_Teks Pilihan:_
--------------------------------
November 19, 2013

Membumikan Psikologi


Satu hambatan yang paling saya rasakan keberadaannya bagi perkembangan ilmu psikologi di Indonesia adalah kurangnya aplikasi ilmu tersebut di masyarakat. Dari pengamatan pribadi, saya mendapati bahwa ilmu psikologi masih mengawang-awang di mega, belum turun membumi, apalagi menyentuh akar rumput. Psikolog, sebagai representasi dari keilmuan psikologi, masih identik dengan profesi yang melayani golongan menengah ke atas. Bukan mereka yang ada di bawah.

Ada dua asumsi yang terlintas dalam benak saya atas hal ini. Pertama, karena golongan menengah ke atas lebih rentan secara psikologis. Asumsi kedua, karena golongan menengah ke bawah memiliki hambatan psikologis tersendiri kepada psikolog.
--------------------------------
_Yang Harus Dikerjakan:_
**A)** Jawablah pertanyaan tentang teks mengenai membumikan psikologi ini:
(i) Psikolog masih identik dengan profesi yang melayani golongan apa?
(ii) Ada berapa asumsi yang terlintas dalam benak penulis atas hal itu?
(iii) Apa isi asumsi kedua?
**B)** Teruskan teks tentang membumikan psikologi, mulai setelah kalimat terakhirnya.
Materi berikut diambil dari sumber yang berbeda.

_Informasi yang Disediakan:_
--------------------------------
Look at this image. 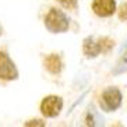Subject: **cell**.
--------------------------------
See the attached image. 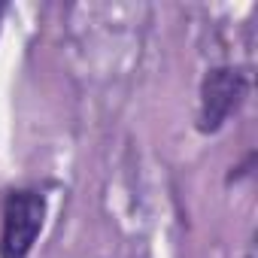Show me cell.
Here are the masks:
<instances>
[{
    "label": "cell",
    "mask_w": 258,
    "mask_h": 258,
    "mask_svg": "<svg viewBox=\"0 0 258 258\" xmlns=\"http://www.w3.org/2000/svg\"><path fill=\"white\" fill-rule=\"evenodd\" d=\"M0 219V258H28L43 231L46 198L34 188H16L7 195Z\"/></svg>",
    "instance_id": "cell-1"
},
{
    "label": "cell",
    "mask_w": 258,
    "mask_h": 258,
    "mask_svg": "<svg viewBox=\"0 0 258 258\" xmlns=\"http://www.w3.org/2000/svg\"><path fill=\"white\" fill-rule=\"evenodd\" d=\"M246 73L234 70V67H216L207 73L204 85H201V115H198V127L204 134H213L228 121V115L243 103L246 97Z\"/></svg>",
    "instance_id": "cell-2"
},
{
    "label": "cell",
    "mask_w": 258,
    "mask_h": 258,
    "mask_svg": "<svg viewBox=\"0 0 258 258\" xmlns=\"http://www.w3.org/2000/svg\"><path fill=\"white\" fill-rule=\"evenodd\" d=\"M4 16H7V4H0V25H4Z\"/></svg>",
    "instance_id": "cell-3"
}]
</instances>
--------------------------------
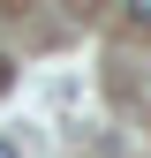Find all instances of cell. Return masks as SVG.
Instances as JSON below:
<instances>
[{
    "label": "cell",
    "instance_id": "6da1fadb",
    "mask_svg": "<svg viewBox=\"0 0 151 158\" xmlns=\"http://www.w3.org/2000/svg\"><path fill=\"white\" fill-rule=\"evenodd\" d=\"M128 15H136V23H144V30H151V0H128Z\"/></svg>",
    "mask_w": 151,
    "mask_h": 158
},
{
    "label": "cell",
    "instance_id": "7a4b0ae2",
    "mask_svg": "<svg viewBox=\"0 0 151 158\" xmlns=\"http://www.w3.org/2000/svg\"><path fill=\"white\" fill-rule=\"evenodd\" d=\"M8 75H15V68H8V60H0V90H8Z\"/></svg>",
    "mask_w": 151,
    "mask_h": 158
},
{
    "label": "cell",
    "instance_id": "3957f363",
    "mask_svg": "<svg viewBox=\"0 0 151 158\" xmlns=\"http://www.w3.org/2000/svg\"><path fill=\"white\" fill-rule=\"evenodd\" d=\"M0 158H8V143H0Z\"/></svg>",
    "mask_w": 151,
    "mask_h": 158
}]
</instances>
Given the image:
--------------------------------
_Hasil Latihan:_
**A)**
(i) Golongan menengah ke atas.
(ii) Dua asumsi.
(iii) Golongan menengah ke bawah memiliki hambatan psikologis tersendiri kepada psikolog.

**B)**
Asumsi pertama segera saya eliminasi karena tidak didasarkan atas argumen dan teori yang kokoh. Asumsi itu dibangun hanya berdasarkan logika sederhana yang ngawur dan asal-asalan, yang berbunyi:

Orang yang memiliki masalah psikologis akan datang ke psikolog
Golongan menengah ke atas sering datang ke psikolog
Golongan menengah ke atas sering memiliki masalah psikologis

Golongan menengah ke bawah jarang datang ke psikolog
Golongan menengah ke bawah jarang memiliki masalah psikologis

Faktanya tentu tidak sesederhana itu. Intensitas seseorang datang ke psikolog tidak bisa dijadikan indikator banyak-sedikitnya masalah psikologis yang ia hadapi. Bisa jadi golongan menengah ke bawah jarang datang ke psikolog karena memilliki hambatan-hambatan, yang kemudian membawa kita pada asumsi kedua.

Hambatan-hambatan yang saya maksud sangat beragam jenisnya, misalnya hambatan berupa stereotip yang beredar di masyarakat tentang ilmu psikologi. Bahwa ilmu psikologi adalah ilmu tentang kejiwaan sehingga orang yang datang ke psikolog berarti memiliki masalah kejiwaan. Saya sebenarnya ingin mengatakan bahwa pandangan seperti itu adalah pandangan dari orang yang berpikiran sempit. Tetapi tiada guna mengungkapkan hal demikian. Bukankah lebih bijak menyalakan lilin daripada merutuki kegelapan yang menyelimuti? Daripada merutuki orang berpandangan sempit, mengapa tidak kita luaskan saja pandangannya?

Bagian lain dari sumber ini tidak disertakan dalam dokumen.